• _Opdracht_:
Schrijf uit de tekst over de tijdloosheid van literatuur woordelijk het gedeelte over van "Ik koos Bernlef, hoewel" tot en met "verder niets voorstellen.".

• _Bestudeerde tekst_:
Hamlet's probleem is het onze, Oidipous' ontreddering is onder woorden gebracht voor ons zogoed als voor de Grieken van de vijfde eeuw voor Christus. Van Maerlant en Multatuli richten in hun geëngageerdheid pijlen op onze samenleving, evengoed als Brecht en Sartre. De persoonlijkheid van de schrijver vrijwaart het werk voor een zo sterke band met het vluchtige van een tijd, dat het zou verdwijnen als ook die tijd voorbijgegaan was. Hadewijch en de dichter van de Reinaert leven nu. De persoonlijkheid is onsterfelijk zolang het werk bestaat. Wel heeft elke tijd zijn eigen licht en daarom heeft de literatuur van elke tijd haar eigen kleur. Maar de grondvormen blijven gelijk zolang die van de menselijke geest dezelfde blijven, tenzij er een nieuwe soort uit de homo sapiens zou evolueren. Dan zou, vrees ik, Ray Bradbury wel eens gelijk kunnen krijgen.
Met deze alle tijd- en kultuurgrenzen overbruggende onveranderlijkheid houdt nauw verband dat de literatuur in haar funktionaliteit een plooibaarheid vertoont, die de kleurveranderingen, de vernieuwingen die bij elke verschuiving in de menselijke situatie noodzakelijk zijn, mogelijk maken. Literatuur kan ook niet zonder die vernieuwingen, wil zij haar levenskracht behouden. Voor de Nederlandse literatuur bewijzen de revoluties van Tachtig en Vijftig het. Die zijn een grote stimulans geweest.
Verzet tegen vernieuwingen omdat zij veranderingen teweeg brengen in taalgebruik, houding tegenover de taal, in de sfeer waaraan woordkeus en beeldgebruik gebonden zijn, is dwaasheid. Verzet tegen veranderingen die de literatuur in haar funktionaliteit willen aantasten, en die daarom geen vernieuwingen kunnen zijn,
| |
| |
is echter een bittere noodzaak. Gorter, Van Ostayen, Lucebert zijn eenmaal verguisde nieuwlichters geweest en voor sommige trage geesten zijn ze dat misschien nog. Maar zij zijn in hun werk als mens herkenbaar, door de persoonlijkheid die er in spreekt en dat juist duidelijker door de avant-gardistische trekken van dat werk. Wie verder wil gaan dan zij gingen en de persoonlijkheid weglaat uit het werk, ondermijnt de literatuur. Angstvallige tolerantie uit vrees een figuur te slaan tegenover de toekomst, lijkt me hier misplaatst.
| |
3
In een pamflet getiteld ‘Het einde van de roman’ en opgesteld door E. Develing, zijn zulke ondermijnende aktiviteiten te vinden, en ook in de wijze waarop de poëzie van J. Bernlef zich ontwikkelt.
Ik koos Bernlef, hoewel ook in de poëzie van K. Schippers, C. Buddingh' en anderen zich dezelfde verschijnselen voordoen. Maar het is me nog nooit gelukt Schippers als dichter serieus te nemen, terwijl Buddingh' er nog nooit in geslaagd is de poëzie serieus te nemen. Schippers is niemand in wat hij als poëzie heeft uitgegeven en Buddingh' is een kameleon. Als volgende week het schrijven van tragedies in alexandrijnen de grote mode wordt, zal Buddingh' ze produceren. Het zal een beetje grappig zijn, maar verder niets voorstellen.

• _Verstrekte gegevens_:
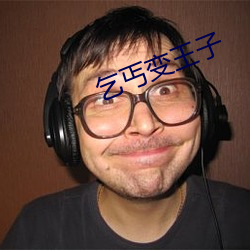 乞丐(gài)变王子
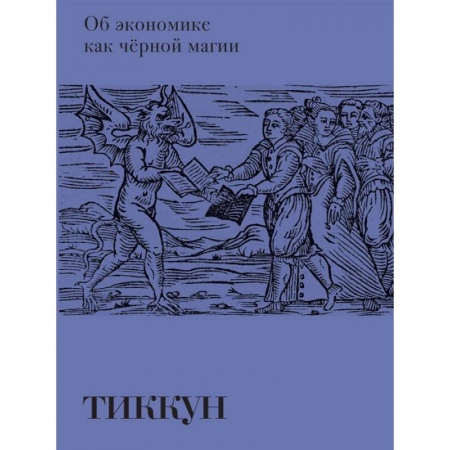 Колдовство. Практическая магия, книга Об экономике как черной магии купить по скидке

• _Antwoord_:
Ik koos Bernlef, hoewel ook in de poëzie van K. Schippers, C. Buddingh' en anderen zich dezelfde verschijnselen voordoen. Maar het is me nog nooit gelukt Schippers als dichter serieus te nemen, terwijl Buddingh' er nog nooit in geslaagd is de poëzie serieus te nemen. Schippers is niemand in wat hij als poëzie heeft uitgegeven en Buddingh' is een kameleon. Als volgende week het schrijven van tragedies in alexandrijnen de grote mode wordt, zal Buddingh' ze produceren. Het zal een beetje grappig zijn, maar verder niets voorstellen.